Like most fundamentalism, this particular credo suffers from a fatal flaw. All one has to do is imagine just one white person whose racial bona fides are above suspicion to disprove the whole statement. I think of Jim Zwerg, a white man beaten bloody and nearly lynched for his role in desegregating the Southern bus system. If Mr. Zwerg is by virtue of his race doomed to be labeled a racist, then the label itself has lost all relevance. We can’t both indiscriminately label whites as “racist” and maintain the integrity of the word.
Race is built upon a deviously complex system of fictions, designed to disguise the truth that we are all human beings, regardless of skin color, and deserve to be treated as such. American history is peopled with individuals, white or otherwise, who have confronted the fiction of race head-on and worked to make a more equitable society for all. The idea that all white people are racist is merely another fiction, one that does nothing more than feed the self-indulgence of whites seeking to trade their guilty feelings for absolution.

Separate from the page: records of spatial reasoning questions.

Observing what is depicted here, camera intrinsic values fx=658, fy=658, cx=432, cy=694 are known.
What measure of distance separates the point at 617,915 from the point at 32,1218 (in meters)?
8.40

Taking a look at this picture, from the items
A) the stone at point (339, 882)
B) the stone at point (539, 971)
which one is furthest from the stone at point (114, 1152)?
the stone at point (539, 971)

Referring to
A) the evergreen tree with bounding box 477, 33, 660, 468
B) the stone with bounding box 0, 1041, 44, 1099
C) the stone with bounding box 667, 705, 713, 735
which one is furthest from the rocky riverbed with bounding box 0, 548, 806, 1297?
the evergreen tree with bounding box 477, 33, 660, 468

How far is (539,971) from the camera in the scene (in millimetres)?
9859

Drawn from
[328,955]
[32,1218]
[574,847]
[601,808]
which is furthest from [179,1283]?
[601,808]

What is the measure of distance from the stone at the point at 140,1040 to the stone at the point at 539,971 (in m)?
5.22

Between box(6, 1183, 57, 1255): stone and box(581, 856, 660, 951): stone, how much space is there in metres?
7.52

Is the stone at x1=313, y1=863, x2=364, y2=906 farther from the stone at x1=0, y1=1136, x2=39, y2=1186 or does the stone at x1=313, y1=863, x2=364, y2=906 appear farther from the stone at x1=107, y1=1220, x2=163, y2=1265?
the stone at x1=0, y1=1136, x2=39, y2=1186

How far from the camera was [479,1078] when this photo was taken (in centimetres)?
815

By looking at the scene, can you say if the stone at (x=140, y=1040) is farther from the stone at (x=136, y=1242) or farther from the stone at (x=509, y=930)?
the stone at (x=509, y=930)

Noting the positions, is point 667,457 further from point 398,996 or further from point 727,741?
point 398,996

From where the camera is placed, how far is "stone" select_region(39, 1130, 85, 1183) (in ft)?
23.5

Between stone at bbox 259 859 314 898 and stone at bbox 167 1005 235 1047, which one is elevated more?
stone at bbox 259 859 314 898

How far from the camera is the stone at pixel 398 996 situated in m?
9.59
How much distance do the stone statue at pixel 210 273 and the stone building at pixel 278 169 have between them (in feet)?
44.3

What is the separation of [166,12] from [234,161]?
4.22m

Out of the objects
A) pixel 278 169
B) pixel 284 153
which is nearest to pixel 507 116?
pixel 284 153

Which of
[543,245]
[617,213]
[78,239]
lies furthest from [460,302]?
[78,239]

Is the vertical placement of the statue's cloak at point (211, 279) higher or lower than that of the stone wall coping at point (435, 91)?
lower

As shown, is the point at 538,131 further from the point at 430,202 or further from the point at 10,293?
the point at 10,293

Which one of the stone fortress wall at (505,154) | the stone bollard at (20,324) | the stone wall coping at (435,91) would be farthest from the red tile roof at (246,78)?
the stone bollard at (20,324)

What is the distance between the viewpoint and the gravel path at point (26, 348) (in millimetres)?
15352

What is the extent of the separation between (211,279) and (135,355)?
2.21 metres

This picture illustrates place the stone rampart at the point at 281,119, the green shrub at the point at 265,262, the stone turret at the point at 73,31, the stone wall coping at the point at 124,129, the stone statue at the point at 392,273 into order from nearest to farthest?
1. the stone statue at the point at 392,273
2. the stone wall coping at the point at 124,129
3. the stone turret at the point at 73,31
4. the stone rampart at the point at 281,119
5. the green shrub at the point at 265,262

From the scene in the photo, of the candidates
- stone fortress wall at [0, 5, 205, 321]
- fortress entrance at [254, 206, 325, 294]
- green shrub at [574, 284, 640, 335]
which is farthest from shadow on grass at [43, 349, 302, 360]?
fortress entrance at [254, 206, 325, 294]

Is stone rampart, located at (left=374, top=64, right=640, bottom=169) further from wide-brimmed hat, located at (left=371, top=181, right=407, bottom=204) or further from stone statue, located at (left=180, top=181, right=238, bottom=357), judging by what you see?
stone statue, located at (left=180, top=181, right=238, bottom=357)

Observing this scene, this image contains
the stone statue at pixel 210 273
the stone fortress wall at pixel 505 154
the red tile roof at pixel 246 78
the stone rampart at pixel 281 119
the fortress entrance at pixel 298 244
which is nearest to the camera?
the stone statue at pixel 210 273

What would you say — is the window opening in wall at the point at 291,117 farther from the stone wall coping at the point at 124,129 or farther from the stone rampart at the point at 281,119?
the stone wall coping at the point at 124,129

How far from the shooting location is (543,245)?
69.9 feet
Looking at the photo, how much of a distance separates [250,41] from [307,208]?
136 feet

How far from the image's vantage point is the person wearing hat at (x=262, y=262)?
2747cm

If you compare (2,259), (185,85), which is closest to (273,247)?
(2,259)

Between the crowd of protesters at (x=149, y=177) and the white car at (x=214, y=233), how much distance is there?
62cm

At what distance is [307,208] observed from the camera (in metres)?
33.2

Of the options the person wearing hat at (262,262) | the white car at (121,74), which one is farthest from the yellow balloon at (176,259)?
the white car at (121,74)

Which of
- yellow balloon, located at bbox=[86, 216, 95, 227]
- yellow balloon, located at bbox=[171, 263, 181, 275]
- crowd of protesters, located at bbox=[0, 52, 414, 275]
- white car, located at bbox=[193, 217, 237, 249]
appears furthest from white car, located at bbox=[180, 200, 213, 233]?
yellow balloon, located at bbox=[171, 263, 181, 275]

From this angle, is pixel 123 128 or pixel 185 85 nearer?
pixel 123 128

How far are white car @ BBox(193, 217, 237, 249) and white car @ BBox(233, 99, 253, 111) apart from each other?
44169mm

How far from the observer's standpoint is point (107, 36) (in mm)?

It’s dismaying to witness this particular fiction gaining popularity among self-described leftists, for the idea that certain people are by virtue of their “race” predisposed to anti-social behavior is a major concession to the extreme right. It’s also an unfortunate departure from the kind of critical, structural approach to racism that defined the abolition and civil right movements. The idea that “all white people are racist” merely supplants one facile fiction with another, and that is a poor recipe for progress.